Lost in La La Land(61)



“She was a meddlesome bitch. She was cutting me off, Em. She was limiting me, giving me less and less and fucking with the clocks so I thought I had more time than I did. Stealing time from my kids. She tried to give me a sedative.” She leaned in the doorway, rubbing her hands over her face, smearing blood and wheezing from the stairs. Her voice changed back to wimpy and whiny, trying to manipulate me, “She tried to trick me into regular sleep.” Her eyes darted to the needle sticking out of Gilda’s old arm.

My phone call was picked up and someone spoke.

I hid the phone next to Gilda and shouted, hoping my cries would be heard, “You killed her, Lana. You killed Gilda.”

“She deserved it. It was an accident,” she whined and then shouted, “She tried to cut me off!”

Someone shouted my name from the phone but I hung up, hoping it was enough.

“Lana, we need to call the police.” My voice broke as my hands touched the warm body of my deceased friend. I gripped her, hoping for some of her strength. “We need to call 911. We need an ambulance. She might not be dead.” I glanced at the scissors lodged in her neck and knew she was.

“Don’t touch her, Em. We can leave her here and get the machines and leave. We can call and say we were on vacation and someone must have broken in.” Her eyes widened, showing the bloodshot whites. “They were trying to steal the machines. It was Marshall I bet.”

Her ability to lie was uncanny. She was already starting to believe the lies she spun.

“Okay.” I nodded, terrified and yet never clearer. “You need to get cleaned up. Wash your hands. I’ll go and pack a bag and you pack a bag. And it’ll look like we were on vacation.”

“Yeah, and then we’ll call and tell them the alarms went off or something. Say our housekeeper didn’t check in today, which is weird. She always calls us on vacations.” She spun so fast even I could see the details stitching together in the air around us.

Hot tears leaked from my eyes but I nodded and tried to sound normal, “Okay, so let’s clean you up. You need to wash your hands first. I’ll wait here with Gilda—”

“Don’t say her name!” she shouted, sinking into the doorway. “Don’t say her name, say housekeeper. She was a housekeeper.” Tears flooded her eyes too as the predicament she’d put us both in began to build around her, walling her in.

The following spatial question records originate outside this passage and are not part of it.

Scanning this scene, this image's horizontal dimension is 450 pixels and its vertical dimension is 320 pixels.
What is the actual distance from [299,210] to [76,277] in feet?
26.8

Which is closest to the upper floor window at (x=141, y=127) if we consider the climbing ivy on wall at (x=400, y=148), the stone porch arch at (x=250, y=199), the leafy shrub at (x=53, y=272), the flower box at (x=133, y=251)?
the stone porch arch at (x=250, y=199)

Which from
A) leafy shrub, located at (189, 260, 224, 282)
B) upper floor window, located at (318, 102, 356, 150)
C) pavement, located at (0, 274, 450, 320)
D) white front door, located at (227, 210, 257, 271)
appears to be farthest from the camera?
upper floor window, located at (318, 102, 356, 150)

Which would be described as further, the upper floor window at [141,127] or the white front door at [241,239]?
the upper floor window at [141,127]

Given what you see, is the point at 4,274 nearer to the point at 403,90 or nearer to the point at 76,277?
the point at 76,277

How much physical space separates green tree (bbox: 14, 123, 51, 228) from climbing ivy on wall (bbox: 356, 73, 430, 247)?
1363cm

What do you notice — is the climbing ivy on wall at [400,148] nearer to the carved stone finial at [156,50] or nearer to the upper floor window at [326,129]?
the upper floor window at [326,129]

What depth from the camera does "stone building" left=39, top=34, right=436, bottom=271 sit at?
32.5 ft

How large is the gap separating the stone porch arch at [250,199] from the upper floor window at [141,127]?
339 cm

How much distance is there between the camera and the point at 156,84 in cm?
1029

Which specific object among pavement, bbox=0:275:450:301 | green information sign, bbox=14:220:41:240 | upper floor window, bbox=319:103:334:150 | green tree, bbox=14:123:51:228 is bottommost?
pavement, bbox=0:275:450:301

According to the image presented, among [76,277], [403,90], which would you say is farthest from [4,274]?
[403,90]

It was strange to watch it happen. She’d been so big and loud and terrifying a moment ago and then it changed. She shrunk, sinking into the doorframe and falling to her knees. She pulled in her shoulders, getting smaller and smaller, hugging herself and rocking. “Say housekeeper. Em, say housekeeper. Okay? Say housekeeper. Don’t say her name.”

“Okay.”

“Emma!” she shouted at me. “Help me!” She clawed at her head, smacking it over and over. “You have to help me!”

I glanced back at the syringe on the counter filled with the blue liquid, the carrier for the nanobots and then to the scissors in Gilda’s neck. I didn’t know which one was a crueler fate, but I knew which one I was capable of. I grabbed the blue syringe, holding it up. “You need this. You need Danny,” I spoke softly, walking slowly to her. I didn’t need to get her worked up.

“I need Danny.” She nodded, her eyes wide, lost in the beauty of the incandescent blue light.

I tried not to shake when I took her thin arm and stabbed the needle in, pushing the liquid into her. “It’ll be okay.”

As I sent the nanobots, the tension in her arms and legs lessened.

She smiled as she relaxed. “Thank you.” She gave me a last look. Her eyes were filled with knowledge, some of it gratitude and some of it fear.

I dosed Lana Delacroix for the last time.

She was drifting off, completely gone, only not.

It was over.

“I have to call the police, Lana,” I whispered, my voice now filled with everything I was trying to hold back.

“I know.” She blinked a tear down her cheek. “Let me die in here.”

A shadow crossed the floor of the hallway behind her, and for one second I wondered if it was Gilda, already haunting the house. But the face of the man I’d called, rounding the corner, lifting a finger to his lips, made more tears fall from my eyes. I nodded, losing the control I had on myself. I exhaled as he crept up behind her, holding her as she fell—succumbing to the nanobots.

I collapsed too, falling to the floor, sobbing.

The tears and sobs weren’t just for this moment. Most of them belonged to a woman standing in the yard as her husband was carried away. She never cried then—I never cried then. I never sobbed like this, the purifying tears one needed to grieve properly.

Mike laid Lana down carefully and lifted me up even more so. He held me to his chest, whispering into my ear all the lies I needed to hear.

He held me through it all: the police, the ambulance, and the psych ward attendants who came and took Lana.

She was as still as could be when they strapped her into the gurney, restraining her hands and feet and administering an antipsychotic.

She wouldn’t need it. Ever.

She would never have an episode for them.

She wouldn't come back for them, and they wouldn't know what was wrong with her.

The needle marks and the dying body would suggest enough.